The Sacred Valley out of Cusco is an amalgam of Verdant green valleys with the ragged Andes (15,000 foot) backdrop combined with an ancient culture that centers around reverence and balance of this world, the above world and the underworld. Indeed this area is a Sacred Valley.
All of our guides (you will see pictures of Maria, Liset, and Bruno throughout) speak with such respect of their ancestors, their heritage, and the ancient Andean people, their beliefs, their kings (the Incas) and their continuation 500 years after Pissaro conquered (ravaged) the Inca Empire.

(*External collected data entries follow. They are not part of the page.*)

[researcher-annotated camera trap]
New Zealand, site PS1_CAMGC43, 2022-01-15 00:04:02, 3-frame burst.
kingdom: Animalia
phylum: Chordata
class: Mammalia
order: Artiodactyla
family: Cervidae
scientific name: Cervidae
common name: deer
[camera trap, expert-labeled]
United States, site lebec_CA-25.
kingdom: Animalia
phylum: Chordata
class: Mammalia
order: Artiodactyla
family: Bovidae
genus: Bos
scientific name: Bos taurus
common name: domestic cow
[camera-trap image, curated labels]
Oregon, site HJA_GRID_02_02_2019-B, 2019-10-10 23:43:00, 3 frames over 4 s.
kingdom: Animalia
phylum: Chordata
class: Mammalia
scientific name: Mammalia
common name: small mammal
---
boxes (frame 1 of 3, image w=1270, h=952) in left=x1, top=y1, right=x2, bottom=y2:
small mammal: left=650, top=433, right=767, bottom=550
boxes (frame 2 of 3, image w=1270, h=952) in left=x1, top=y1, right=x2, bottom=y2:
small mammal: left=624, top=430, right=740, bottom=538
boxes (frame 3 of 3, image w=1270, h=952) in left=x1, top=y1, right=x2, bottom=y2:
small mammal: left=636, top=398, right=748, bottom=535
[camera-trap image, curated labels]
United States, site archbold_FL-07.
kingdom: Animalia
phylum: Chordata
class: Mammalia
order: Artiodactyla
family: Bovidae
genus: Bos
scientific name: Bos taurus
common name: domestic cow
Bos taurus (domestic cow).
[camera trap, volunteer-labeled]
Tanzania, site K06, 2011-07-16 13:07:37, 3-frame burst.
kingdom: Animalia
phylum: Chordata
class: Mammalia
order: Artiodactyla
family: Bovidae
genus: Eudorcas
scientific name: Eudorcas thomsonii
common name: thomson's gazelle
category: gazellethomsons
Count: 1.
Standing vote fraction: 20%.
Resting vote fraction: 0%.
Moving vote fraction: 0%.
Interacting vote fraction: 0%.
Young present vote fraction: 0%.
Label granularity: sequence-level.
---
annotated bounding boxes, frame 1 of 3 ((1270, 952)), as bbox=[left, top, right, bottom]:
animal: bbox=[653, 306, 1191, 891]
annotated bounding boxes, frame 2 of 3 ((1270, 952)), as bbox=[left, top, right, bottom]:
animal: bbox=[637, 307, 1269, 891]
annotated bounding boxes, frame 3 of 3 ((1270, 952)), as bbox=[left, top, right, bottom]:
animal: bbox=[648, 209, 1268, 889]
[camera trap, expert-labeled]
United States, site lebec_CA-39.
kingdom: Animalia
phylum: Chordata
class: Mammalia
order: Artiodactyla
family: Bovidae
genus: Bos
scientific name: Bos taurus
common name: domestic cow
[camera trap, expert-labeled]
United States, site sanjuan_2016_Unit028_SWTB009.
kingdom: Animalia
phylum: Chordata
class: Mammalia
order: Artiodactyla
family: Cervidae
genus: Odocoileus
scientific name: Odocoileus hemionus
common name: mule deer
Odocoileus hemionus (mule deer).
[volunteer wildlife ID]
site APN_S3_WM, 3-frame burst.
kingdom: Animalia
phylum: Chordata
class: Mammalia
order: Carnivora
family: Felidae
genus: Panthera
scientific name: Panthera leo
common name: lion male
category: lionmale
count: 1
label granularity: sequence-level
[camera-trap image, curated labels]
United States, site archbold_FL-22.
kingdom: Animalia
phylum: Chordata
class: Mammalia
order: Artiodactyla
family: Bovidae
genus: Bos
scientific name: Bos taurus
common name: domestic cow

Rather than using my inadequate words to describe this sensitive, complex, sophisticated yet simple cultural journey, I will let the pictures tell the story. As per usual all images are available for viewing at Flickr
Honorable Mentions:
Maria Antonieta why work with anyone else but the best- Pleiades Peru Tours
Dinner in Aguas Calientes at the Indio Feliz Restaurant Bistro
Ulrikes Cafe in Pisaq
ollantaytambo
Roads closed, Sacred valley commerce comes to a halt. Blocked highways, angry crowds and more!
All of our photos live over at FLICKR
As I write this, we are listening to a wonderful downpour outside on the tile roofs. There are also periodic Fireworks going off to celebrate Carnival.
Lima was merely a stopover for us where we slept for 12 hours, recovering from the Red eye from LAX. Simple. And it worked. Back to the aeropuerto this morning to fly to Cusco. It was either a one hour flight or a 20-hour bus ride from Lima to Cusco...we chose the sliver bird. Snow covered peaks everywhere surrounding lush green valleys.
Cusco is at 11,200 feet and was/is the capital of the Incan empire. Full of tourists but hey that clear air, incredible clouds, not to mention the history. Those amazing Incans, were masters of Astronomy, lovers of Mother Earth, respected food as wealth, thought of gold as sweat of the sun and sliver as tears of the moon. Cuzco, the capital of the Incan empire, was built out of stone and adorned with gold. Even though the Incans were conquered by the brutal Spanish, fortunately they never gave up their loyalty to their pagan beliefs. Today their religion is an amalgam of Pagan and Catholic. The locals adapted well and learned fast but maintained the old ways along with the new.
The Temple of the Sun was once the most important temple of the Incas. When the Spanish conquered the Inca Empire, they had the audacity to use the fine Inca stonework to form the base of the Church of Santo Domingo.